Granted, my issue with the system (as per the “like what they currently have” idea) is that my insurance is very good except when I change jobs or when my employer changes the plans. That’s my biggest beef about it - the beaurocratic delays in switching over from one plan to the next. I’ve encountered it several times in the last decade. A person’s treatment plan should **never **be paused or change just because the insurance changed.
That might be true in some cases. But it’s a paternalistic talking point, and I doubt it would be persuasive as a political argument.
I think a better approach is to work to get the rest of America coverage, i.e. the uninsured, without telling people who already have it that they don’t know how much better Country X has it…
The point was that most Americans who say they are happy with their healthcare don’t realize how awful it really is, because (a) most people have never needed to use it in one of the situations where it seriously screws you; and (b) they simply have no knowledge of the patient experience (or much lower cost) in a good system.
I’m going to backtrack and take issue with this. The quality has to be ‘good enough’. Just because something isn’t perfect doesn’t mean it isn’t good enough.
Ah, gotcha. I’m in agreement with you, then. I’ve never encountered better health care either, but I’m so crotchety these days that even my one beef makes me want to change our system.
What you “like” is always relative to the alternatives, and also highly affected by personal experience that may not be representative of the whole. I suspect you’d get quite a different answer about how terrifically health-insurance-as-a-business works for them if you asked the millions of people who have had major claims denials, or worse, those who have been bankrupted and reduced to destitution by medical bills. Even with the ACA, medical bills remain the leading cause of bankruptcies, and most of the people affected thought they were protected by insurance, but were hit either by major claims denials or major out-of-pocket expenses.

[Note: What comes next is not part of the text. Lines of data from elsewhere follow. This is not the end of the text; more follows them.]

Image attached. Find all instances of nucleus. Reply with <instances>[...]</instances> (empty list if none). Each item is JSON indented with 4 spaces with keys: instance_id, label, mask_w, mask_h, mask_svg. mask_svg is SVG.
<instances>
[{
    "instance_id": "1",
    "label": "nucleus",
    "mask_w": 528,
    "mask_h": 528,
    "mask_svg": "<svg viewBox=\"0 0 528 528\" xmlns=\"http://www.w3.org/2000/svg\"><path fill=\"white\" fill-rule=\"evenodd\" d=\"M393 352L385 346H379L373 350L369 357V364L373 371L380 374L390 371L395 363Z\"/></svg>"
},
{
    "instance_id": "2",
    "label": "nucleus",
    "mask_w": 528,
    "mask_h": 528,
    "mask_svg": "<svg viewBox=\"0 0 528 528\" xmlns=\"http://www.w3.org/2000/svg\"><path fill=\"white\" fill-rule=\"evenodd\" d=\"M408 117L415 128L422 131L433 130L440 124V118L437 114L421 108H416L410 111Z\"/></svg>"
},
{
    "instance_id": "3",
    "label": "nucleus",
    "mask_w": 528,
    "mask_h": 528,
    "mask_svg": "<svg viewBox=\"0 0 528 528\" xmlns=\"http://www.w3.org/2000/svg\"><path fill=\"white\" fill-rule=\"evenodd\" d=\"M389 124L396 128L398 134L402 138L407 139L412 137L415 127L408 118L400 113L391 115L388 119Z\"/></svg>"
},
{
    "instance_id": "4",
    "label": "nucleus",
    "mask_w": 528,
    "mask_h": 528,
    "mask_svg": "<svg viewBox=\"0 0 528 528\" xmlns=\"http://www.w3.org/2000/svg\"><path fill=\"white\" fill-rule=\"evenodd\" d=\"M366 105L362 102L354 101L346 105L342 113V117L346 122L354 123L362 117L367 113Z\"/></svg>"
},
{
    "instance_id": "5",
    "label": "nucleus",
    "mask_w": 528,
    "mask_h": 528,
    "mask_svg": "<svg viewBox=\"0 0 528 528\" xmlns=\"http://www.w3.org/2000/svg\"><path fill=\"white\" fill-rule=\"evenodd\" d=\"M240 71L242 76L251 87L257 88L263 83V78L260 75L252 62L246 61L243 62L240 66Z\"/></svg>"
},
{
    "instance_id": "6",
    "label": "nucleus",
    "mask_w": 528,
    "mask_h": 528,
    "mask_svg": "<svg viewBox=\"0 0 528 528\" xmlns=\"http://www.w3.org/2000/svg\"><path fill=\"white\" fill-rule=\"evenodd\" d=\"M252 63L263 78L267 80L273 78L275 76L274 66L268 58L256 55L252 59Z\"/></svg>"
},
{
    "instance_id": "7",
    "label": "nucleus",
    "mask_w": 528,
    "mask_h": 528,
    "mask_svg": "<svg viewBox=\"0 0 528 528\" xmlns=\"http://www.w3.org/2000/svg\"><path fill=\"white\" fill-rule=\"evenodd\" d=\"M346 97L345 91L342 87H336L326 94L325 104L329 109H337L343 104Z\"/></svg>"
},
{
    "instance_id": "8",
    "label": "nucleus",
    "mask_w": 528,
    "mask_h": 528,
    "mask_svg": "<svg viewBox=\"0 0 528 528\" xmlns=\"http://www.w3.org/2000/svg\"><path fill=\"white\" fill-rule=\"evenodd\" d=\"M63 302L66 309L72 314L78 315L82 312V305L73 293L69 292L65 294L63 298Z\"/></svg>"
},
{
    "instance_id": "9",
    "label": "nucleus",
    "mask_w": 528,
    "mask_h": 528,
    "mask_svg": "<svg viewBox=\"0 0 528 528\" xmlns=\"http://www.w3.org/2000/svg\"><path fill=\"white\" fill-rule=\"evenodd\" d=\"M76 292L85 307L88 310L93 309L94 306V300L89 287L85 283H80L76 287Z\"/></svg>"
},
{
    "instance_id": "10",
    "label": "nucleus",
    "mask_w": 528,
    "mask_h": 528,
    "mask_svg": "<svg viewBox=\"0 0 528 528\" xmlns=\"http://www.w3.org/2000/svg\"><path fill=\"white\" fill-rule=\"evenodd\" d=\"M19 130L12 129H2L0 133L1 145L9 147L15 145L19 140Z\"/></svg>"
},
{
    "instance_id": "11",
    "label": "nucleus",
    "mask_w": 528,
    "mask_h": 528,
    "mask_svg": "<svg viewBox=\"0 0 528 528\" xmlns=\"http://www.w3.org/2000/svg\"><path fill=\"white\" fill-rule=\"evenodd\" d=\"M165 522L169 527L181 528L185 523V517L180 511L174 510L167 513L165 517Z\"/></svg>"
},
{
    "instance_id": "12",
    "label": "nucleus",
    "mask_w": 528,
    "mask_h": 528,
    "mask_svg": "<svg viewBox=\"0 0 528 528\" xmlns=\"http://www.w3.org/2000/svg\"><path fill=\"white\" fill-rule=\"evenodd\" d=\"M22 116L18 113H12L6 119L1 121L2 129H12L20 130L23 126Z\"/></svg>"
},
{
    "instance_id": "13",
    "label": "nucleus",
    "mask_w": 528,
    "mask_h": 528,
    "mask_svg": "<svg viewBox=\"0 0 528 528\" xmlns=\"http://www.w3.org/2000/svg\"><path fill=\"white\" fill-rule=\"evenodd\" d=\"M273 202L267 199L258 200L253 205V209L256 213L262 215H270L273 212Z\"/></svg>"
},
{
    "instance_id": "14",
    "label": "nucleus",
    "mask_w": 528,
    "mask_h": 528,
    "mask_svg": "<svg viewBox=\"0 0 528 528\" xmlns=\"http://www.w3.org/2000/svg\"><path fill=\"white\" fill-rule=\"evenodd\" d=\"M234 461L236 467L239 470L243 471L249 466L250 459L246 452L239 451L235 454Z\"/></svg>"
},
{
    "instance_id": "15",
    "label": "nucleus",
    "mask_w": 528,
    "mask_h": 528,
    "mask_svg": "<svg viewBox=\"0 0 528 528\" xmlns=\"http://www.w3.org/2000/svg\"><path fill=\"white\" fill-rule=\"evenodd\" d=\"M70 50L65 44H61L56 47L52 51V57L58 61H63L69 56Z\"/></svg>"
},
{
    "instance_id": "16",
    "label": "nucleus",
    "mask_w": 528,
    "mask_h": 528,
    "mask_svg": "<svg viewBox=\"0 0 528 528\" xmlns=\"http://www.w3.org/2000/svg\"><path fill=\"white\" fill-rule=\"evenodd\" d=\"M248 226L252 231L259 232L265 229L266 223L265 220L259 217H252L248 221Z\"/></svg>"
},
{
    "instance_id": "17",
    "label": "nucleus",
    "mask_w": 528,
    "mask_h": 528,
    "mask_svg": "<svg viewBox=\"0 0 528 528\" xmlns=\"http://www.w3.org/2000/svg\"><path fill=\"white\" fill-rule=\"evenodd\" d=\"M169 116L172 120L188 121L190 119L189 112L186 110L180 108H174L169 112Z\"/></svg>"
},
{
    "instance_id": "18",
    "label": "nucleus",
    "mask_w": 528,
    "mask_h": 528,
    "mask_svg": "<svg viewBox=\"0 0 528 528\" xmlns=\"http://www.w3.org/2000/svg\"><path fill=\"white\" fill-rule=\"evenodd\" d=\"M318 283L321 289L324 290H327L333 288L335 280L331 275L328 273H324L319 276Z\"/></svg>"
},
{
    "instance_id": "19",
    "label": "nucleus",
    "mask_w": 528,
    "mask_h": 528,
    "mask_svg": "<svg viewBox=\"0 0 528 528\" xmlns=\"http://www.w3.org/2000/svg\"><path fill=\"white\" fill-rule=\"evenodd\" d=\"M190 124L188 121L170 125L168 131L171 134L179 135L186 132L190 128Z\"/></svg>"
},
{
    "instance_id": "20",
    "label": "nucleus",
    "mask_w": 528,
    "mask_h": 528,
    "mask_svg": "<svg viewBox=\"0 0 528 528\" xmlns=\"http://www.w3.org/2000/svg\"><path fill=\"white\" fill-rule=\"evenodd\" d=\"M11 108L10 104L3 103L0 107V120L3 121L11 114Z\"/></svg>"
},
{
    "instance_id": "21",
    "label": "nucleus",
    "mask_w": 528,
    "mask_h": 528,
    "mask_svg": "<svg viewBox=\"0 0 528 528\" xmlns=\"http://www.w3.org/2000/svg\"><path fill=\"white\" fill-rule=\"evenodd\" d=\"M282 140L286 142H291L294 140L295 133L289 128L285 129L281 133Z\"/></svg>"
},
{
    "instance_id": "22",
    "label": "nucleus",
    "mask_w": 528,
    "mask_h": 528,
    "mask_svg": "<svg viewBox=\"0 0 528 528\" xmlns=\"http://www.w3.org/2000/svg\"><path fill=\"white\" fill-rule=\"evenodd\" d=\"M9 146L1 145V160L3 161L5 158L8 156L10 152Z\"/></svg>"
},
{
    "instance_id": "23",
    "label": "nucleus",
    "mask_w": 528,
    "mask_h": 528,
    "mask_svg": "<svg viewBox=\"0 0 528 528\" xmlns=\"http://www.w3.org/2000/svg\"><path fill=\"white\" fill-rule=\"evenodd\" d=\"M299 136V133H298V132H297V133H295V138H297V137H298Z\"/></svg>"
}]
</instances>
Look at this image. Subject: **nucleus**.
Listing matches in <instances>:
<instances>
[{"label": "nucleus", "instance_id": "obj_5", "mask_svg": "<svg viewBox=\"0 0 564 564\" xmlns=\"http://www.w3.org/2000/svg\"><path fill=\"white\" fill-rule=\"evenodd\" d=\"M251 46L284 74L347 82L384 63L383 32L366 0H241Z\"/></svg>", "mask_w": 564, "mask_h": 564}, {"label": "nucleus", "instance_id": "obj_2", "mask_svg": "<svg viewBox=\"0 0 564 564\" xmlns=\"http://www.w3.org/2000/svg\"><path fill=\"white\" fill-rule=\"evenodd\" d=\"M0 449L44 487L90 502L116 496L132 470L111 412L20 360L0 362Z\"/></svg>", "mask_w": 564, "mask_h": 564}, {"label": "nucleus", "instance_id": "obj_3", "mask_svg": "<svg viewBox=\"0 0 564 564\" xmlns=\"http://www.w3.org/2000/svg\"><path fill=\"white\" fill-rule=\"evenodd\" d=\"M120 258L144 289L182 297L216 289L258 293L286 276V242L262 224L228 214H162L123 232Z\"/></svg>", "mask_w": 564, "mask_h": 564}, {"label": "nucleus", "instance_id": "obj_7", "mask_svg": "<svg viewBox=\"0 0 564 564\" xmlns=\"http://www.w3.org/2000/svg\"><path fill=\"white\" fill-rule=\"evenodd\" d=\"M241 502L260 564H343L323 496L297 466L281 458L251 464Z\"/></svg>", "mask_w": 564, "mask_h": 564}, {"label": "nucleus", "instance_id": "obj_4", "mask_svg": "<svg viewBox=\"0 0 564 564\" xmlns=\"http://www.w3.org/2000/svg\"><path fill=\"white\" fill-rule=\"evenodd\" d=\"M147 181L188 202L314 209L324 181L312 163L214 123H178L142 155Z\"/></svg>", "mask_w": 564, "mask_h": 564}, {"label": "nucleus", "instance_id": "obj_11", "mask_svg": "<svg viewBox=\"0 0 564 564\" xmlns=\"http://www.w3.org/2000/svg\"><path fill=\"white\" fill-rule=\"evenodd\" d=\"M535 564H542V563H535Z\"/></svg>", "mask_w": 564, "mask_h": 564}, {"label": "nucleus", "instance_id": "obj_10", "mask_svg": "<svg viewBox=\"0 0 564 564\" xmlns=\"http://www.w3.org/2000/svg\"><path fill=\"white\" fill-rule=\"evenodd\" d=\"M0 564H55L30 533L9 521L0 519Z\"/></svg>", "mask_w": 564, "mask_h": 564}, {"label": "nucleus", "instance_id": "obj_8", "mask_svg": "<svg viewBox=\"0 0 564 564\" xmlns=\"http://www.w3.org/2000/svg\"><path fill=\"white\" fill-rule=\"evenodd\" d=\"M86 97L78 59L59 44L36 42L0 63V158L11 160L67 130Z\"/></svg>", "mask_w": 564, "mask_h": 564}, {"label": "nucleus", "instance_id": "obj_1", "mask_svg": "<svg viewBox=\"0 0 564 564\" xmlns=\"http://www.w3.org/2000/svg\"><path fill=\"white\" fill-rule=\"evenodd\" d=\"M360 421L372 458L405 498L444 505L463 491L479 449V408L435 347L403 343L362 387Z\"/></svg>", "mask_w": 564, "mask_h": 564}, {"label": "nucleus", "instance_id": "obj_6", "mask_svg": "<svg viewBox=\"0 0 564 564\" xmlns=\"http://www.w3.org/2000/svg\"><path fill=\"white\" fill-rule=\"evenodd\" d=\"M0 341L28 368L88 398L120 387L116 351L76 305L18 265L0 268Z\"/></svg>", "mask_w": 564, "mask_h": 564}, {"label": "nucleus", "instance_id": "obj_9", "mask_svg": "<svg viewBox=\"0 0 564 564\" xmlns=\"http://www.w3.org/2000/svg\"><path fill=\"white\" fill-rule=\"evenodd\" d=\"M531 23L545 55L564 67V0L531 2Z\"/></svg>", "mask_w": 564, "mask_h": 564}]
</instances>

And that doesn’t even touch on issues of cost, or the essential clinical autonomy of doctors and patients which is totally devastated by the private insurance model. The people you really need to ask are not those who have no experience with any other system – or perhaps lack even a basic understanding of other systems – but those who know other systems well.
Like my brother, for instance. You could ask him. He moved to the US from Canada a couple of decades ago and is now a US citizen. He moved to take a high-level job in the US that naturally offered first-class health coverage, so I asked him recently – having now had extensive exposure to both health care systems – how he felt about his overall experiences and how he thinks it compares to his experiences in Canada. Having heard his answer I would give you this caution: go ahead and ask him, but do not ask him when there are small children around, because he is unable to properly elucidate the full breadth of his feelings without picturesque language that is unsuitable for young or sensitive ears.
I don’t think it’s “paternalistic” to point people to real-world facts about critical issues that affect their lives.
You don’t seem to have read far enough in your cite.
Just a bit down we get
So the way to get that 70% higher is Medicare for All. And this means that satisfaction with traditional insurance is a bit lower than 69%.
Satisfaction with medical care doesn’t have a lot to do with satisfaction with coverage. You can still love your doctor even if your insurance company makes your life hell. And most people get to choose their doctors but not their insurance, which will lead them to rate their medical care higher.